Sob o impulso do rei Afonso VI, o Bravo e do bispo Diego Páez em 1075 foram
iniciadas as obras para construir uma grande catedral românica, a cargo dos
mestres de obras Bernardo, o Velho, que concebeu e desenhou o projeto, e do seu
ajudante Galperinus Robertus. Segundo Códice Calixtino 3 , trabalharam na
construção 50 equipes de obras 4 . Em 1101, o Mestre Estêvão abandonou a cidade
de Compostela, deixando completas as capelas do deambulatório e iniciadas as
obras da fachada das Pratarias. A partir daí os trabalhos prosseguiram com
regularidade; em 1111 foram terminadas as obras no cruzeiro, em 1122 (de acordo
com o mesmo Códice Calixtino) foi colocada a última pedra. Diego Gelmires teve um papel crucial não só
na construção da catedral como na intensa atividade de construção vivida na
cidade nessa época. Tendo sido nomeado bispo em 1100, em 1120 tornou-se o
primeiro arcebispo de Compostela. E apesar de tantos períodos com as obras
paradas, a grande quantidade de esmolas conseguidas possibilitou que a igreja
fosse consagrada em 1128.
No ano de 1140 deu-se início a
mais uma fase de construção, quando já estavam construídos e cobertos seis
tramos das naves. Nesta fase as obras estiveram a cargo do Mestre Mateus, que
respeitou a organização arquitetônica precedente e que em 1168 começou a
construir o Pórtico da Glória. Não obstante as obras terem prosseguido por boa
parte do século XIII, a catedral foi consagrada definitivamente em abril de
1211. Nos motivos esculpidos nos capitéis da nave central é notória a evolução
dos mestres da obra: nos primeiros — a contar do cruzeiro — aparecem parelhas
de animais fantásticos e reais (águias, leões, pombas e sereias) e,
ocasionalmente, figuras humanas; os quatro últimos tramos já são claramente
obra da oficina de Mateus: folhas lisas ou espiraladas, por vezes com figuras
humanas assomando-se entre elas, monstros, leões, dragões e lobos.

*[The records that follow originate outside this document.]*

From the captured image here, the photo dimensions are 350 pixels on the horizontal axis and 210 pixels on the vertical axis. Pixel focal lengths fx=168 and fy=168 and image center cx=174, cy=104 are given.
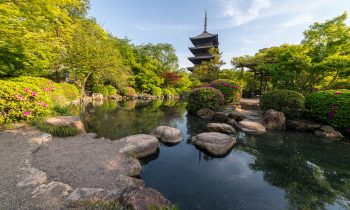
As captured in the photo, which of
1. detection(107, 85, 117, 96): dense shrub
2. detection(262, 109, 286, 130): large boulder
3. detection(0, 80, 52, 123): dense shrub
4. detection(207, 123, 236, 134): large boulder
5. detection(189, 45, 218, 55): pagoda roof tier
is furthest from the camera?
detection(189, 45, 218, 55): pagoda roof tier

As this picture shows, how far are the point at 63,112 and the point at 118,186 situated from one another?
6.13m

A catedral de Santiago, vista a partir da praça do Obradoiro. Fonte: www.google.com |
Durante os séculos XVII e XVIII
foram levados a cabo transformações profundas na catedral, tendo sido
introduzidos elementos barroco, tanto no interior como no exterior da basílica.
As obras começaram a partir de 1643, quando Filipe IV outorga uma renda anual
para financiar as obras na cabeceira. Em 1649 chega à cidade José Vega y
Verdugo, que introduz verdadeiramente o barroco na catedral. Em 1657 o
arquiteto madrileno Pedro de la Torre inicia a remodelação da capela maior.
Praça do Obradoiro com edificação do Hospital dos Reis Católicos. Fonte: www.google.com |
Notas:
1 - BRAVO Lozano & Raurich. El
Camino de Santiago inolvidable, Editora Everest. Leon, Espanha. 1999, p. 5
3 - O Liber Sancti Jacobi, também
referido como Codex Calixtinus ou Códice Calixtino (Santiago de Compostela,
Arquivo da Catedral, s.n.), é um manuscrito iluminado de meados do século
XII. É conhecido do grande público pelo
seu livro V, que se constitui no mais antigo guia para os peregrinos que faziam
o Caminho rumo a Santiago de Compostela, incluindo conselhos, descrições do
percurso e das obras no arte nele existentes, assim como usos e costumes das
populações que viviam ao longo da rota. Os demais livros do códice contêm
sermões, narrativas de milagres e textos litúrgicos diversos relacionados com o
apóstolo São Tiago.
4 - M. C. Díaz y Díaz, El Códice
Calixtino de la Catedral de Santiago. Estudio Codicológico y de contenido,
Santiago de Compostela, Espanha. 1988.